Nachts ist kälter als draußen. Sagt man so, und Samstag auf Schalke bekam der Satz einen Sinn: Falls nämlich jemand den Winter gesucht hat – der war in Gelsenkirchen. Mit Schnee in der Arena, der warme Regen musste draußen bleiben. Wäre nicht Biathlon gewesen und ein heißes Rennen mit diesem knappen deutschen Sieg, die 40 000 Zuschauer hätten glatt kalte Füße bekommen können.

Oder kalte Ohren. Aber da ist der Glühwein vor – und Dirks Mütze. Ein Wildschwein hat er aufgesetzt aus Plüsch, das Einzige, das nicht königsblau ist an dem Mann, der immer auf Schalke ist, „wenn das Licht angeht (nur nicht bei Pur)“. So sind wohl die Meisten hier: Schalker, die beim „World Team Challenge“ Jahresabschluss feiern, ohne Ball, mit Biathlon. Das zu sehen, sagt Dirk, „hat man ja kaum Chancen in dieser Ecke“. Man nennt das eine Win-Win-Situation: Die Flachländer kriegen Wintersport, die Sportler ein Publikum, das Torjubel kann.

Sie haben zweieinhalbtausend Kubikmeter herangeschafft, in diese Stadt, die keine hundert Meter über N.N. erreicht. Aus der Skihalle in Neuss, denn auch das Sauerland hat ja keinen Schnee. Dafür Tannenbäume, auch 2500, „die krummen Dinger“, spottet ein Ordner, „die keiner wollte“. Die meisten stehen rechts der Nordkurve, hinter der Schussbahn. Sitzen darf dort niemand, „nur, wer nicht artig war“, witzelt jemand. Die 1243 Meter Rundkurs sind hart und eisig, man sieht die Athleten in den engen Kurven kämpfen, nicht hineinzurutschen in die kleinen Tannenzweige, in den Schnee gesteckt als wackelige Grenzpfähle. Sie würden einen Menschen nicht aufhalten – das Tauwetter auch nicht: Die Herren von der Gebäudereinigung schippen am Rand der Arena keinen Schnee, sondern Wasser, das schon vor dem Rennen bis zu den Knöcheln steht.

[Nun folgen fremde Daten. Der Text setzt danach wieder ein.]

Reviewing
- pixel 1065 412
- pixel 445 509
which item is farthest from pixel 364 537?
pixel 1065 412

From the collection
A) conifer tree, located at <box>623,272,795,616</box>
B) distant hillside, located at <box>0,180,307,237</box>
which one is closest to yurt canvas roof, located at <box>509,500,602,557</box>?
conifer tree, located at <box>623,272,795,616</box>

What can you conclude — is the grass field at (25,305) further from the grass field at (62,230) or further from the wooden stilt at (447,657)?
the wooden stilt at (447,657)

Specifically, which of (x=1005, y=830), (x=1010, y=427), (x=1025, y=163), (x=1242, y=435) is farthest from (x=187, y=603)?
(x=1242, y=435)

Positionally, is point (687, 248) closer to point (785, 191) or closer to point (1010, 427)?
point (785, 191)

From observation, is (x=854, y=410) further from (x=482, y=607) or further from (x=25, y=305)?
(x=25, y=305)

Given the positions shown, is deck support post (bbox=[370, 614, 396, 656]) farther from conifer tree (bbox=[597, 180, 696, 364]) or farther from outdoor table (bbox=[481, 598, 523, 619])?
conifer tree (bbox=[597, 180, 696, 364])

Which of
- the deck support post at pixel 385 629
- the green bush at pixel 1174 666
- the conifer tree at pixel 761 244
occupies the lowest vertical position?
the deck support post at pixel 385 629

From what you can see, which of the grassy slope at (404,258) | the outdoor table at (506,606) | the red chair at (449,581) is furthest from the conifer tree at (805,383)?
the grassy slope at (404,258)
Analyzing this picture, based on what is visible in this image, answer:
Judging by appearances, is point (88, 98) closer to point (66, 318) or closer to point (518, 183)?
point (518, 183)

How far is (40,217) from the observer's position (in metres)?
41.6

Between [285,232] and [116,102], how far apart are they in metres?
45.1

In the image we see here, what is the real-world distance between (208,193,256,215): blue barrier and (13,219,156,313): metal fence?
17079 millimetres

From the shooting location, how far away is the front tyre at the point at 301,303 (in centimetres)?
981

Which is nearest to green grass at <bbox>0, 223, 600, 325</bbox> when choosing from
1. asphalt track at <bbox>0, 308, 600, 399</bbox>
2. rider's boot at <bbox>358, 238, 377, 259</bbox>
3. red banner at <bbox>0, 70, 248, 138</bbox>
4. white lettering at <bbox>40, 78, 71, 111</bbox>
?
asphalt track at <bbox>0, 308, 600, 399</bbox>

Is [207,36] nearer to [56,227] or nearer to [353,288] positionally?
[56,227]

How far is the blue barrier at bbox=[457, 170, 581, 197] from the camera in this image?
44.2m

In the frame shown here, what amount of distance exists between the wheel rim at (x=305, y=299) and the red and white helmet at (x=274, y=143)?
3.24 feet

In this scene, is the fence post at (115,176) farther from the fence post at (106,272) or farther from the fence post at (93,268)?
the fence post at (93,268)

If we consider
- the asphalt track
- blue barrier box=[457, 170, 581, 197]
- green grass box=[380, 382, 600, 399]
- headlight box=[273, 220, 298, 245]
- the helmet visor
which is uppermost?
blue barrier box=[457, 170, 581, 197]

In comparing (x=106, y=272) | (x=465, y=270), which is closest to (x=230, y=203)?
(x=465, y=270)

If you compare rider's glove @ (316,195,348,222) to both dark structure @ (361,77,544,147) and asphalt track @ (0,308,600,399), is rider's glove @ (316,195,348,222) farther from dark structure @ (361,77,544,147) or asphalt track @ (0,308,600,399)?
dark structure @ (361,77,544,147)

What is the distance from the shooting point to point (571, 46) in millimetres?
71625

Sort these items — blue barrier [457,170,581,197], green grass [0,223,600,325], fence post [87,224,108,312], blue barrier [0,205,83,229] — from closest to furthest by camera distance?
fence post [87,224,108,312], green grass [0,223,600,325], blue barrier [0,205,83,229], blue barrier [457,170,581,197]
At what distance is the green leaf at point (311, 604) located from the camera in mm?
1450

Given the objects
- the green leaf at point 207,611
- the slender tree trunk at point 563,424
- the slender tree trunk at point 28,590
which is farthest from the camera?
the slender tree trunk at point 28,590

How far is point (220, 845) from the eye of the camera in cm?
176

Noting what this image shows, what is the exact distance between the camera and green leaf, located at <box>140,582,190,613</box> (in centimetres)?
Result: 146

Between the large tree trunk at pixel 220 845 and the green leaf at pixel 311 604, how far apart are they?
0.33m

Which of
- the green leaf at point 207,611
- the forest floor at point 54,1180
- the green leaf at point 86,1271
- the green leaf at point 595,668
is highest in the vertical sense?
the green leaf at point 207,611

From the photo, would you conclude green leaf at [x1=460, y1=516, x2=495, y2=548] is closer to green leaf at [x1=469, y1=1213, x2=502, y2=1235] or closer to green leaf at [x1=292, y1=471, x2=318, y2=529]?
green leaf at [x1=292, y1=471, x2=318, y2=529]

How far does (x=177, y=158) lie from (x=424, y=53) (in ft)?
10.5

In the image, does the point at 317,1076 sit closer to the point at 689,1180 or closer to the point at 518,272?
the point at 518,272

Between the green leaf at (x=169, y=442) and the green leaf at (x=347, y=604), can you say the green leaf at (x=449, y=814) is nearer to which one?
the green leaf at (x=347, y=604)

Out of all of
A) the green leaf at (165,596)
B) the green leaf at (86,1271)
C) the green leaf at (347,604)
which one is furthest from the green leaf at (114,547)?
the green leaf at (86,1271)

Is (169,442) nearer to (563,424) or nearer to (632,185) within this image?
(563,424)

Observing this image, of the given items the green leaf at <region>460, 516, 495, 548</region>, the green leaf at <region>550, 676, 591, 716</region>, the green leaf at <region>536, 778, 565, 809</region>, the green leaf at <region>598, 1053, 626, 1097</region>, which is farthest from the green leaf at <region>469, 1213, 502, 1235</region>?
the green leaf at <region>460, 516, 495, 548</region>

Früher sei sie aus „aus sportlichen Gründen“ zum Biathlon auf Schalke gekommen, sagt Petra Meyer, „jetzt ist nur noch Party“. Das allerdings erweist sich an diesem Tag als unpassende Einstellung. Zwar fließt das Bier schon vor dem Skilaufen in Strömen, aber nicht für die Sportler.

„Hey!“, schreit es aus 50 000 Kehlen bei jedem deutschen Treffer, „Hey!“ für Andrea Henkel, aber häufig ein enttäuschtes „Aaah!“ für Andreas Birnbacher, ihren Staffelpartner, dem am Schießstand nichts Rechtes gelingen will. „Pickepacke in die Mitte“ ruft der Moderator, das Publikum singt „Hölle, Hölle, Hölle!“ und dreht die schwarz-rot-goldenen Ratschen für die Fußball-WM warm. Wer gerade nicht rennt, joggt über den Schnee, „das“, sagt ein Zuschauer, „sind die Bilder, die wir im Fernsehen nicht sehen“.

Sieger lobt die „Hammerstimmung“

Laura Dahlmeier und Florian Graf kämpfen sich nach vorn, schießen fast fehlerfrei, überholen – die Arena steht und trägt Graf in der letzten Enge an seinem letzten Widersacher vorbei. „Hammerstimmung“, wird er später sagen, und die Menge singt „Oh, wie ist das schön!“ Sport oder Gaudi? Beides.